Work required
Copy each of the following lines word for word, without changing anything.

-=-=-=-=-

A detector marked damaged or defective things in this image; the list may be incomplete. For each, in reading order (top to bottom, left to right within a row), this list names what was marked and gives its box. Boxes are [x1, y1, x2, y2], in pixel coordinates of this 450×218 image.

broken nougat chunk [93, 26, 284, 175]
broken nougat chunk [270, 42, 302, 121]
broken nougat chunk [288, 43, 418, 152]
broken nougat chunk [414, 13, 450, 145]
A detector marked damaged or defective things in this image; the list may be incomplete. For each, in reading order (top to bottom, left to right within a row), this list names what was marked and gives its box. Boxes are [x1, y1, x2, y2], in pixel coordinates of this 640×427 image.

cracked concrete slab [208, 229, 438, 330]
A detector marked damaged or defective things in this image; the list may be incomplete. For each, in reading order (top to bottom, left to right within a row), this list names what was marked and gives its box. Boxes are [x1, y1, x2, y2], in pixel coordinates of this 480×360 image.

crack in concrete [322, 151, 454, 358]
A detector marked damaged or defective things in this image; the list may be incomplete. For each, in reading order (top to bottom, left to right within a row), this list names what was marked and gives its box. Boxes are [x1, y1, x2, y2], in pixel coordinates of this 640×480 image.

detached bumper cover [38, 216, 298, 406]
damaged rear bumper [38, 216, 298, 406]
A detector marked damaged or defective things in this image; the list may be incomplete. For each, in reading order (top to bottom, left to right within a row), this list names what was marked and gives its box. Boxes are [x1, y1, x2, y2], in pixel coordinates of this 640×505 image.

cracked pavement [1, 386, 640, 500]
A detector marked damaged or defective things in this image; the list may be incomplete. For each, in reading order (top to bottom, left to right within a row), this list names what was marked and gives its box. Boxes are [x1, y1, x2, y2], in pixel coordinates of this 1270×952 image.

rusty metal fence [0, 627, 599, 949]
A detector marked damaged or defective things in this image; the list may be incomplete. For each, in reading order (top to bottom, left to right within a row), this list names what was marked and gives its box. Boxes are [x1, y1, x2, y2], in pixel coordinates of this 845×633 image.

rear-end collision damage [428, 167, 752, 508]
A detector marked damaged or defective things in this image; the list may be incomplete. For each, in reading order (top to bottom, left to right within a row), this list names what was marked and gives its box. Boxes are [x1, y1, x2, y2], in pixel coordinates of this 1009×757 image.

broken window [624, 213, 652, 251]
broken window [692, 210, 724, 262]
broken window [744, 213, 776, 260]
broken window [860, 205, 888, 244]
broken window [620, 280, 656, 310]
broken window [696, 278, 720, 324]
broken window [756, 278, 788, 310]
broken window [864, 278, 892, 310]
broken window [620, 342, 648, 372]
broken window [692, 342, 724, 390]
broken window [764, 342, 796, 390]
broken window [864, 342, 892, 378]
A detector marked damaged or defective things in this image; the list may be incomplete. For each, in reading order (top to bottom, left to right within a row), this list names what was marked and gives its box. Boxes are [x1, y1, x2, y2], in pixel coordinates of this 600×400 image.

-=-=-=-=-

Complete response
A detector marked damaged or defective things in this image; the list may be incomplete. For each, in reading order (top to bottom, left to right within a row), this list names what was marked and gives its box. Boxes are [x1, y1, x2, y2], in pixel coordinates of this 450×218 image.

broken nougat chunk [93, 26, 284, 175]
broken nougat chunk [270, 42, 302, 121]
broken nougat chunk [288, 43, 418, 152]
broken nougat chunk [414, 13, 450, 145]
A detector marked damaged or defective things in this image; the list may be incomplete. For each, in reading order (top to bottom, left to right within a row), this list names what was marked and gives its box. Boxes are [x1, y1, x2, y2], in pixel coordinates of this 640×427 image.

cracked concrete slab [208, 229, 438, 330]
A detector marked damaged or defective things in this image; the list may be incomplete. For each, in reading order (top to bottom, left to right within a row), this list names what was marked and gives its box. Boxes are [x1, y1, x2, y2], in pixel coordinates of this 480×360 image.

crack in concrete [322, 151, 454, 358]
A detector marked damaged or defective things in this image; the list may be incomplete. For each, in reading order (top to bottom, left to right within a row), this list names what was marked and gives its box. Boxes are [x1, y1, x2, y2], in pixel coordinates of this 640×480 image.

detached bumper cover [38, 216, 298, 406]
damaged rear bumper [38, 216, 298, 406]
A detector marked damaged or defective things in this image; the list may be incomplete. For each, in reading order (top to bottom, left to right within a row), this list names what was marked and gives its box. Boxes are [x1, y1, x2, y2], in pixel coordinates of this 640×505 image.

cracked pavement [1, 386, 640, 500]
A detector marked damaged or defective things in this image; the list may be incomplete. For each, in reading order (top to bottom, left to right within a row), this list names what was marked and gives its box. Boxes are [x1, y1, x2, y2], in pixel coordinates of this 1270×952 image.

rusty metal fence [0, 627, 599, 949]
A detector marked damaged or defective things in this image; the list may be incomplete. For each, in reading order (top to bottom, left to right within a row), this list names what was marked and gives its box. Boxes are [x1, y1, x2, y2], in pixel coordinates of this 845×633 image.

rear-end collision damage [428, 167, 752, 508]
A detector marked damaged or defective things in this image; the list may be incomplete. For each, in reading order (top to bottom, left to right within a row), this list names what was marked and gives its box. Boxes are [x1, y1, x2, y2], in pixel coordinates of this 1009×757 image.

broken window [624, 213, 652, 251]
broken window [692, 210, 724, 262]
broken window [744, 213, 776, 260]
broken window [860, 205, 888, 244]
broken window [620, 280, 656, 310]
broken window [696, 278, 720, 324]
broken window [756, 278, 788, 310]
broken window [864, 278, 892, 310]
broken window [620, 342, 648, 372]
broken window [692, 342, 724, 390]
broken window [764, 342, 796, 390]
broken window [864, 342, 892, 378]
A detector marked damaged or defective things in this image; the list may be incomplete. For each, in reading order (top to bottom, left to right within a row), this list names what was marked and gives its box. Boxes are [x1, y1, x2, y2], in pixel coordinates of this 600×400 image.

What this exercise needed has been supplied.